NML y otros fondos especulativos compraron el 1,3% de los bonos estatales argentinos en mora desde la crisis económica de 2001 y denunciaron al país para cobrar íntegramente la deuda, tras rechazar los canjes de reestructuración propuestos por el Gobierno argentino en 2005 y 2010 (aceptados por el 93% de los acreedores).

La Justicia estadounidense falló a favor de los litigantes y ordenó a Argentina a pagar a los fondos especulativos US$1.300 millones, más intereses.

Como parte de la aplicación de la sentencia, los tribunales estadounidenses mantienen bloqueados los fondos enviados por Argentina para pagar los dos últimos vencimientos de la deuda reestructurada, con lo que el país se mantiene en una situación de impago técnico.

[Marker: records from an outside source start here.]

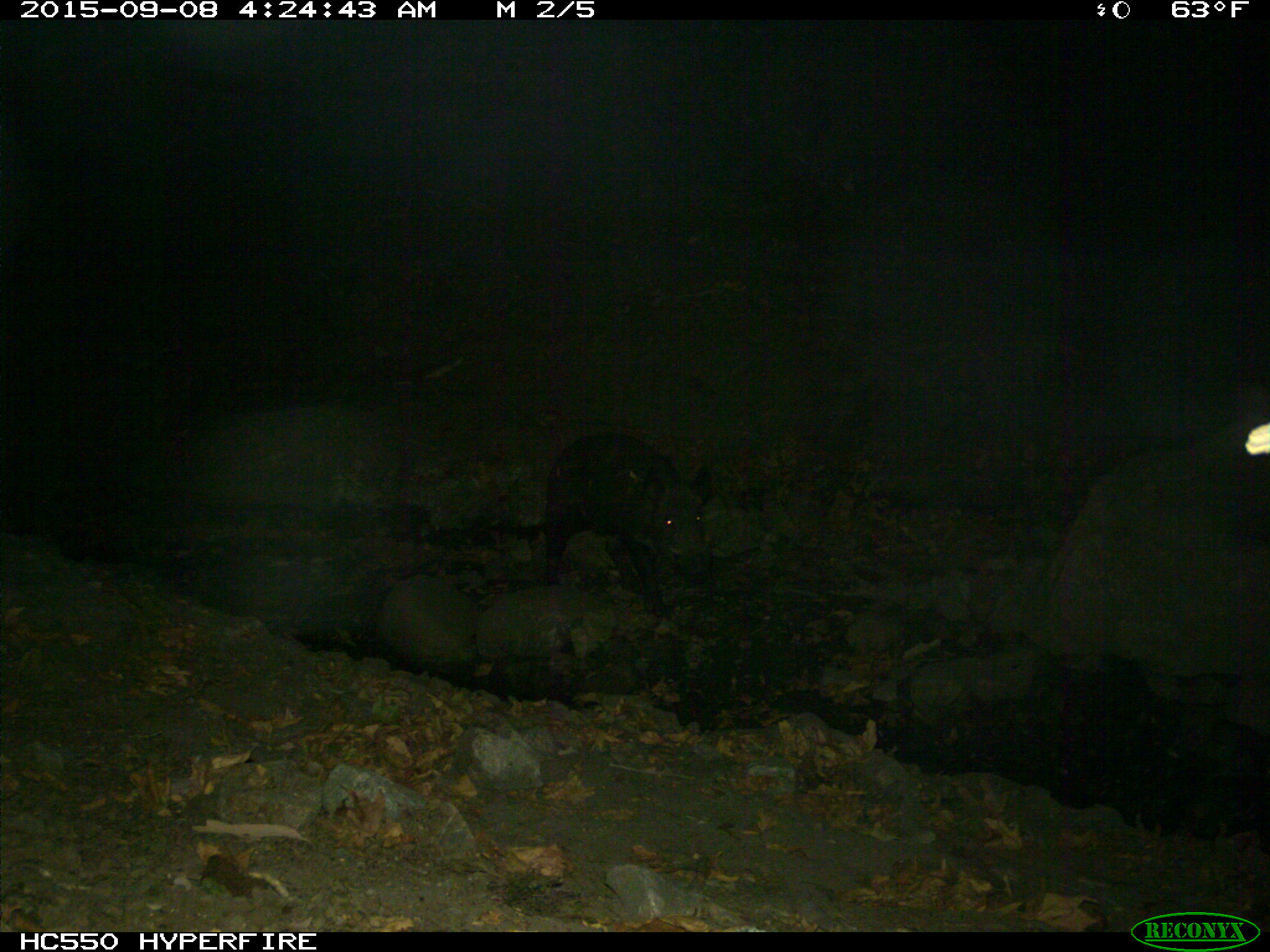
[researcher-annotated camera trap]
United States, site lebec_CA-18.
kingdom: Animalia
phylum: Chordata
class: Mammalia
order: Artiodactyla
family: Suidae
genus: Sus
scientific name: Sus scrofa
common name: wild boar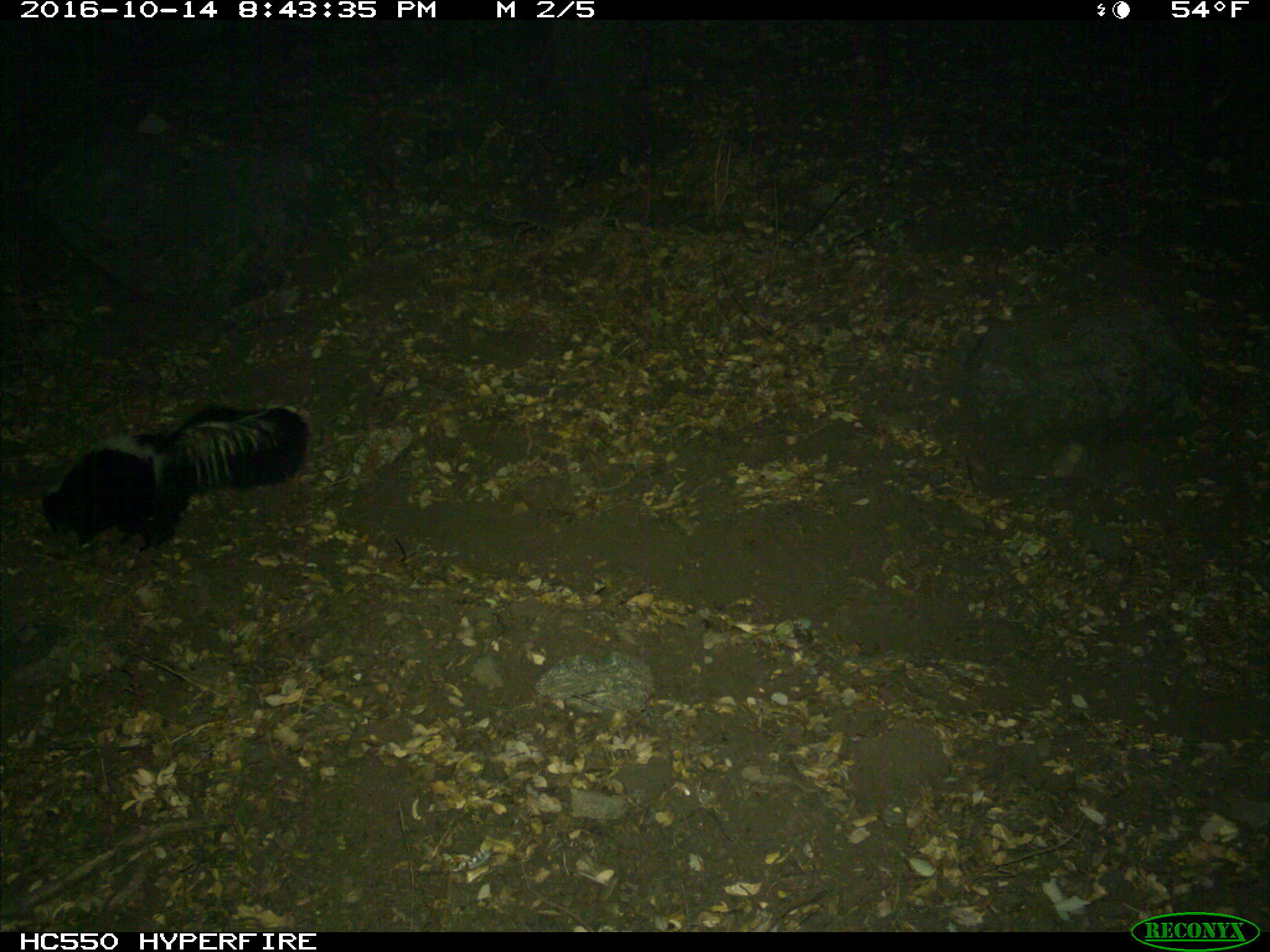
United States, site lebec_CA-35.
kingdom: Animalia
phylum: Chordata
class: Mammalia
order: Carnivora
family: Mephitidae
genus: Mephitis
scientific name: Mephitis mephitis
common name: striped skunk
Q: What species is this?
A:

Argentina aduce que no puede cumplir el fallo debido a que la denominada cláusula R.U.F.O. (siglas en inglés de 'derecho sobre futuras ofertas') de los contratos de la reestructuración impide pagar más a otros acreedores que a los que aceptaron las quitas de los canjes.

Dado que esa cláusula vence el próximo 31 de diciembre, hay expectativas de una posible negociación para encontrar una salida al conflicto en 2015.

Sin embargo, Capitanich manifestó hoy que el Gobierno no va "de ninguna manera a convalidar estrategias que beneficien a un grupo minúsculo, que pretende alterar los procesos de reestructuración de deuda soberana".

Capitanich recordó que, en junio, tras quedar en firme la sentencia, desde los sectores opositores al oficialismo se defendió que "Argentina debía pagar la sentencia y arreglar a cualquier precio, porque temían efectivamente la aceleración (de los reclamos) por parte de los acreedores, y esto no ha ocurrido".

"La posición de la Argentina es siempre la misma. Tenemos una ley de pago soberano, un marco jurídico acordado en el Congreso y una Constitución que respetar", dijo.

Asimismo, señaló que "la estrategia de negociación" ha sido siempre de "predisposición" al diálogo pero solo con "condiciones de negociación que sean justas, equitativas, legales y sustentables para el 100 % de los bonistas".